====== Excerpt to read ======

From: Ross Finlayson (raf@tiki-lounge.com)
Date: Mon Feb 05 2001 - 12:07:53 MST
"Michael M. Butler" wrote:
> I am sure people get into fistfights with cops over their address books,
> too. I'm not advocating giving oneself up, I am merely reporting what
> has so far been held to be legal activity by cops regarding things
> analogous to PDAs as they exist today.
>
> Integrate it with your pacemaker, "organify" it, and I would expect it's
> a different deal. I already said as much.
>
> But today, in the US, once you are under arrest, police powers to search
> you and separate you from your possessions goes way up. I can't speak
> about other countries.
>
I think it is perhaps not that bad.
The police have not that many rights beyond what any other citizien has.
There is the Diallo case, I think those guilty police officers should have been judged
guilty instead of acquitted, if they are guilty, like the Central Park PD.
So, the police can't do anything except ask you questions, and use their actual senses
and judgment.
One time a bouncer at a bar started hassling me and this other guy as we walked by, he
assaulted him and then me as I was there. We were about to defend ourselves when he
declared himself an off-duty police officer, armed with a flashlight. Then he asked us
politely to move along. So, we did not assault him in self-defense and have him sent to
jail.

====== Given entries ======

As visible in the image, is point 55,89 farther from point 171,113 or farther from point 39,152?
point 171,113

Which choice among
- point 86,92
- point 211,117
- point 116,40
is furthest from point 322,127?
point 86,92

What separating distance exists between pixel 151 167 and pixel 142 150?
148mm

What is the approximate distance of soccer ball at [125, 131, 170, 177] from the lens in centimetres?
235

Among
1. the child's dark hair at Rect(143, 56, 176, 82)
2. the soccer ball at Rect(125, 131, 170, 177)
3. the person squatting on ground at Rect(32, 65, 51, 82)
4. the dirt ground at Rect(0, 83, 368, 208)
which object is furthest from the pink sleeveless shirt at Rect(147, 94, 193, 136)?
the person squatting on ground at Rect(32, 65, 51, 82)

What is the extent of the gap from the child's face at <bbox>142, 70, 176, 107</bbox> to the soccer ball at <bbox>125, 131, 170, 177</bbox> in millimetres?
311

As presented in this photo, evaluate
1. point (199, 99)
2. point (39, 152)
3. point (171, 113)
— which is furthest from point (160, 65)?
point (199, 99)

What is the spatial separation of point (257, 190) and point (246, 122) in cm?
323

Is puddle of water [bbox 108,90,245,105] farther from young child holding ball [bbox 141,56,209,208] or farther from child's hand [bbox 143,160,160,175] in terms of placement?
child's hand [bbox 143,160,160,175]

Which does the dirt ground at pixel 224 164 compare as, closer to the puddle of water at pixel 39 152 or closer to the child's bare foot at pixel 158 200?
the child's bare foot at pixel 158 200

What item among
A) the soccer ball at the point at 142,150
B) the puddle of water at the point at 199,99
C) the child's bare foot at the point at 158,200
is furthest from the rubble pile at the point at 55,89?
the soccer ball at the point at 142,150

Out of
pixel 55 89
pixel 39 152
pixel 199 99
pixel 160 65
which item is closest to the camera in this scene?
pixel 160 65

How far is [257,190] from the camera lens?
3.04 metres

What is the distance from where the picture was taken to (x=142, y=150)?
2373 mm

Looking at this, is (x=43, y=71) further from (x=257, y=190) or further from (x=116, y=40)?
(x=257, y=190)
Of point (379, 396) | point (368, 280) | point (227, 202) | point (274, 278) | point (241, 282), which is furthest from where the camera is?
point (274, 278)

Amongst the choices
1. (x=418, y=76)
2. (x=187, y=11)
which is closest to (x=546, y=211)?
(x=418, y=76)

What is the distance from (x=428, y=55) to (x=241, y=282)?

======

Tasks to perform —
1. Name every person the email message identifies by name, including in its header.
2. Duplicate the email message from the words "There is the" up to and including the words "and judgment.".
Rely only on the email message for what comes next.

Responses to the tasks —
1. Ross Finlayson, Michael M. Butler, Diallo

2.
There is the Diallo case, I think those guilty police officers should have been judged
guilty instead of acquitted, if they are guilty, like the Central Park PD.
So, the police can't do anything except ask you questions, and use their actual senses
and judgment.